■ **Try it**
Transcribe, with complete accuracy, all of the entries below except for the pictures.

#### Data in this exercise ####

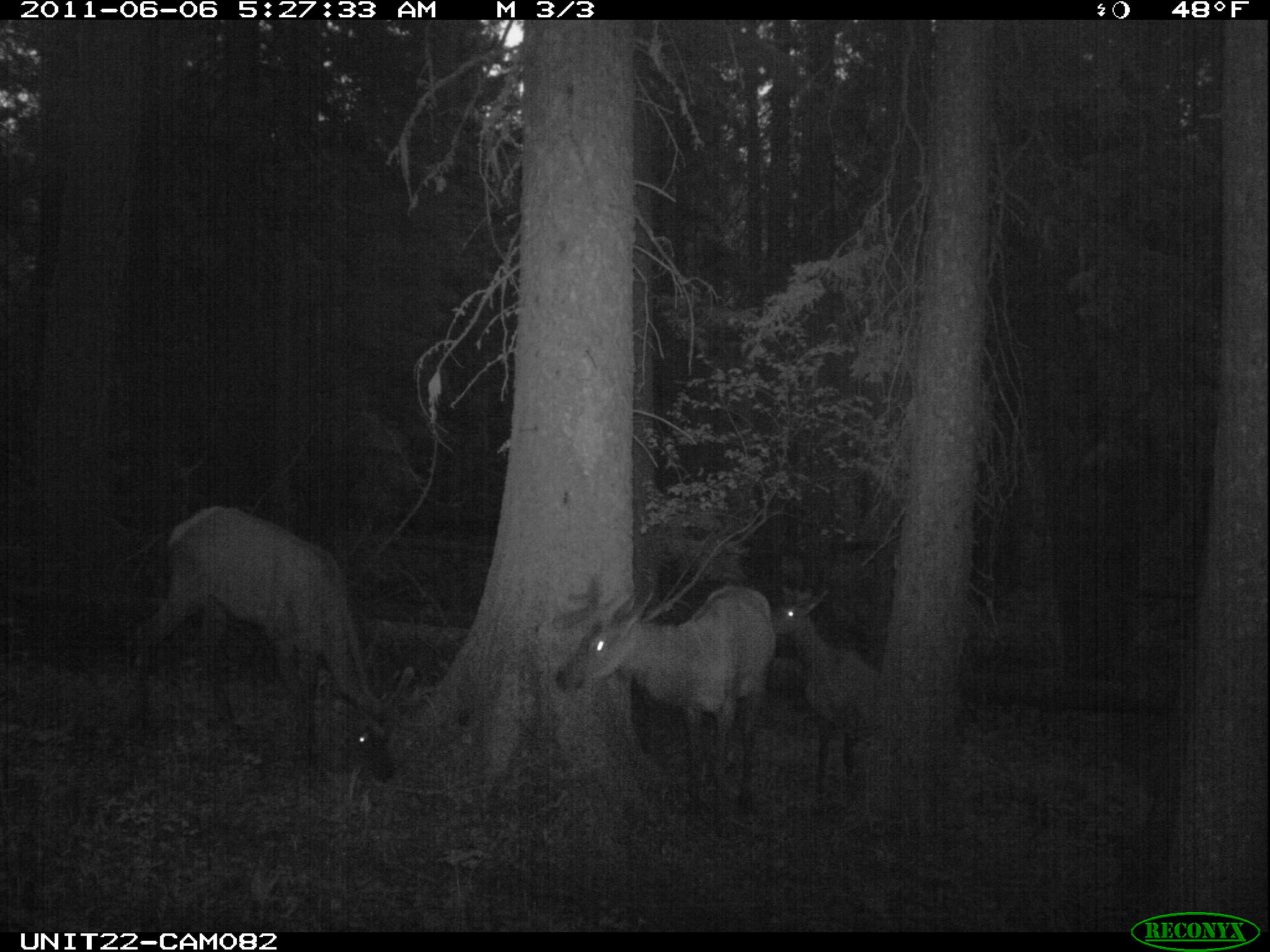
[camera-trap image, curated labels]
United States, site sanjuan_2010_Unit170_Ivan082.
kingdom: Animalia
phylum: Chordata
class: Mammalia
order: Artiodactyla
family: Cervidae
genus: Cervus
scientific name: Cervus elaphus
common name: red deer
Cervus elaphus (red deer).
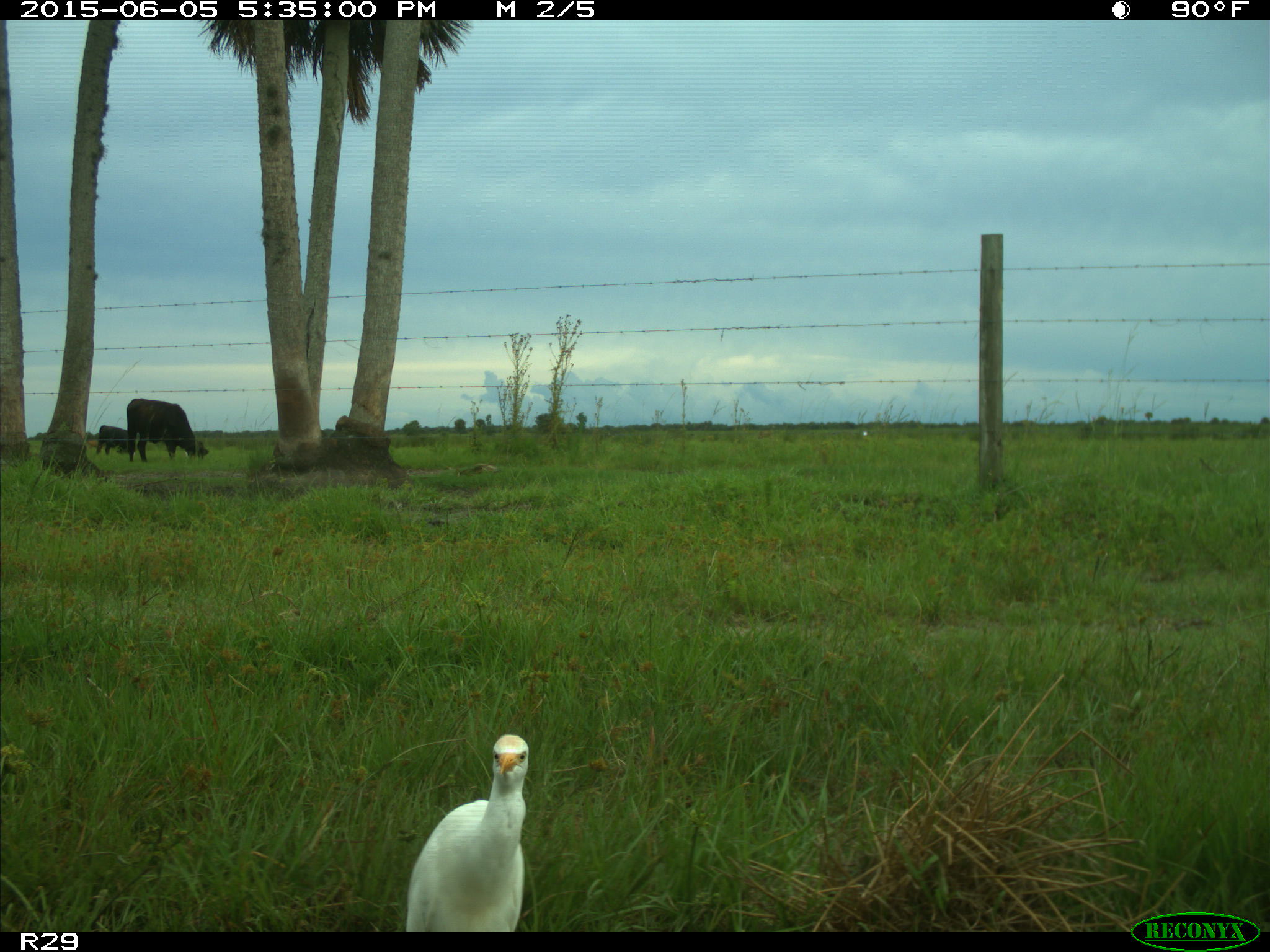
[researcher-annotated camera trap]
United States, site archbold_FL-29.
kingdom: Animalia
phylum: Chordata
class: Mammalia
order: Artiodactyla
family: Bovidae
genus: Bos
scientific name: Bos taurus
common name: domestic cow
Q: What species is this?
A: Bos taurus (domestic cow).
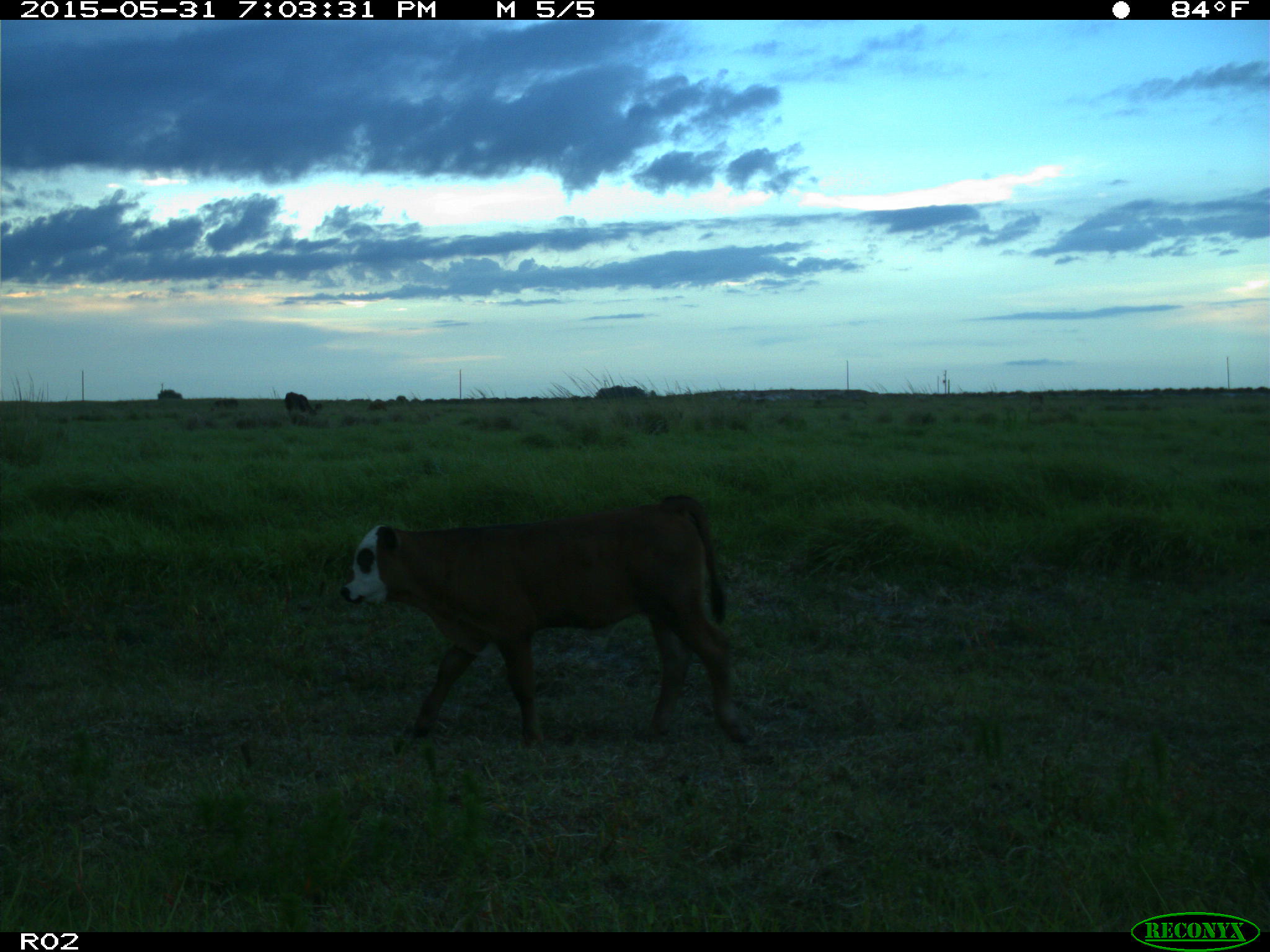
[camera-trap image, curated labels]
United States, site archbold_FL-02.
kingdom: Animalia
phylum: Chordata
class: Mammalia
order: Artiodactyla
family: Bovidae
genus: Bos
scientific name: Bos taurus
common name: domestic cow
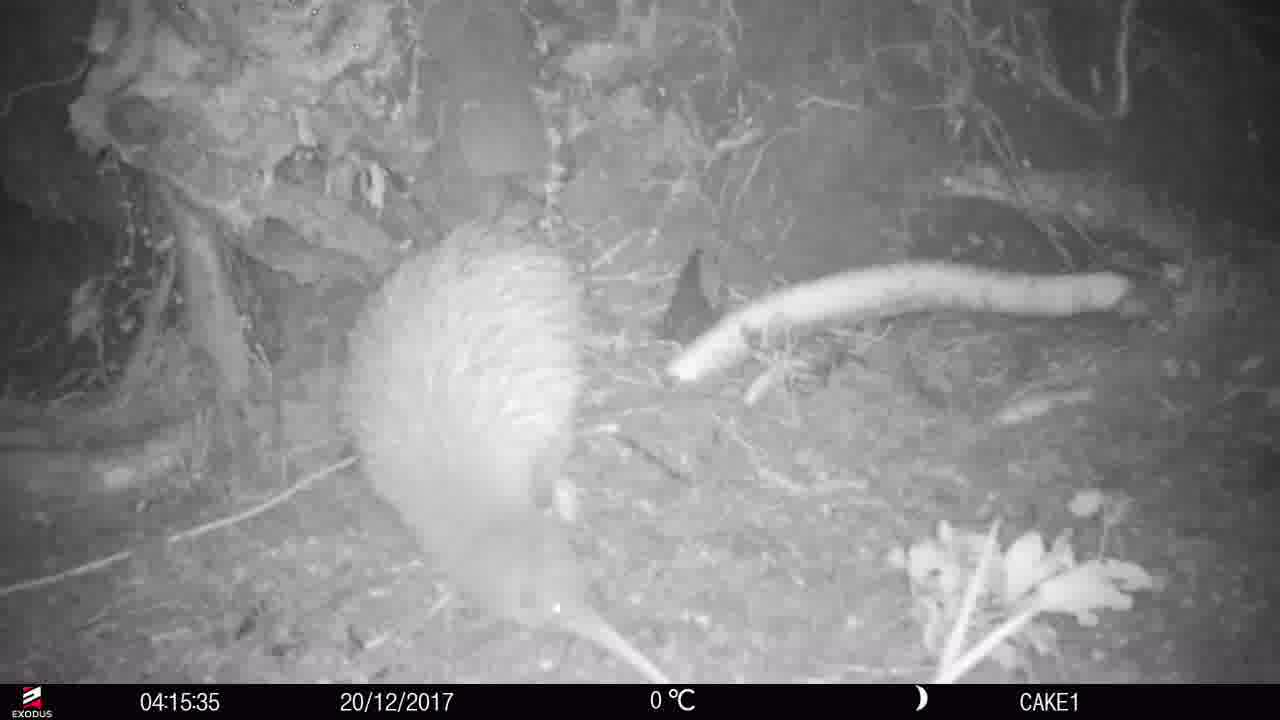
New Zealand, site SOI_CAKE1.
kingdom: Animalia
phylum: Chordata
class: Aves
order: Apterygiformes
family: Apterygidae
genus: Apteryx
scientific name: Apteryx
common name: kiwi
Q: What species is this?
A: Kiwi (Apteryx).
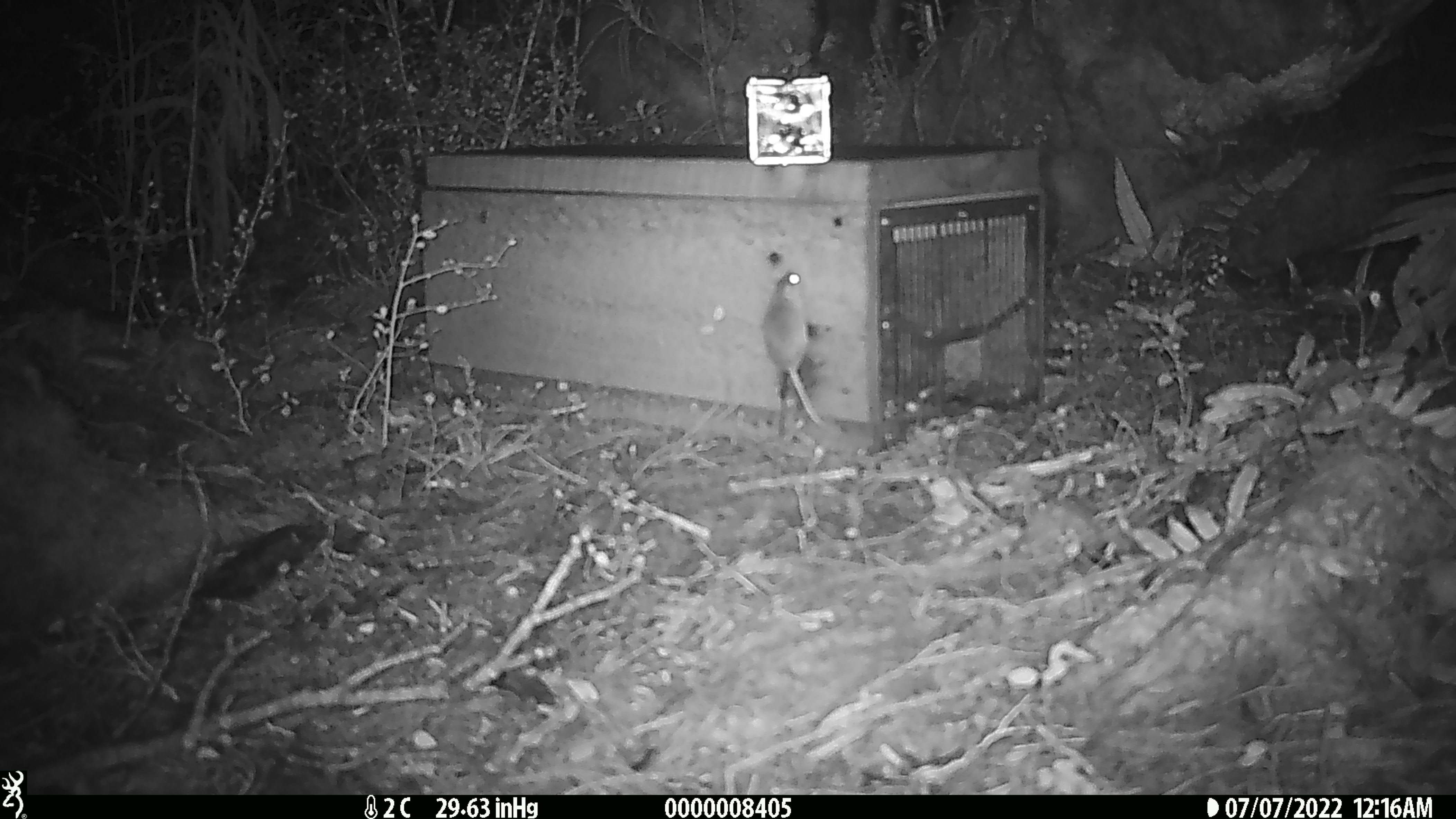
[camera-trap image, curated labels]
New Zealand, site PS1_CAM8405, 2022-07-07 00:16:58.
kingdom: Animalia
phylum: Chordata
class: Mammalia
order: Rodentia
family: Muridae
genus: Mus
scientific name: Mus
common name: mouse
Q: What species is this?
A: Mouse (Mus).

####

■ **Output below**
[camera-trap image, curated labels]
United States, site sanjuan_2010_Unit170_Ivan082.
kingdom: Animalia
phylum: Chordata
class: Mammalia
order: Artiodactyla
family: Cervidae
genus: Cervus
scientific name: Cervus elaphus
common name: red deer
Cervus elaphus (red deer).
[researcher-annotated camera trap]
United States, site archbold_FL-29.
kingdom: Animalia
phylum: Chordata
class: Mammalia
order: Artiodactyla
family: Bovidae
genus: Bos
scientific name: Bos taurus
common name: domestic cow
Q: What species is this?
A: Bos taurus (domestic cow).
[camera-trap image, curated labels]
United States, site archbold_FL-02.
kingdom: Animalia
phylum: Chordata
class: Mammalia
order: Artiodactyla
family: Bovidae
genus: Bos
scientific name: Bos taurus
common name: domestic cow
New Zealand, site SOI_CAKE1.
kingdom: Animalia
phylum: Chordata
class: Aves
order: Apterygiformes
family: Apterygidae
genus: Apteryx
scientific name: Apteryx
common name: kiwi
Q: What species is this?
A: Kiwi (Apteryx).
[camera-trap image, curated labels]
New Zealand, site PS1_CAM8405, 2022-07-07 00:16:58.
kingdom: Animalia
phylum: Chordata
class: Mammalia
order: Rodentia
family: Muridae
genus: Mus
scientific name: Mus
common name: mouse
Q: What species is this?
A: Mouse (Mus).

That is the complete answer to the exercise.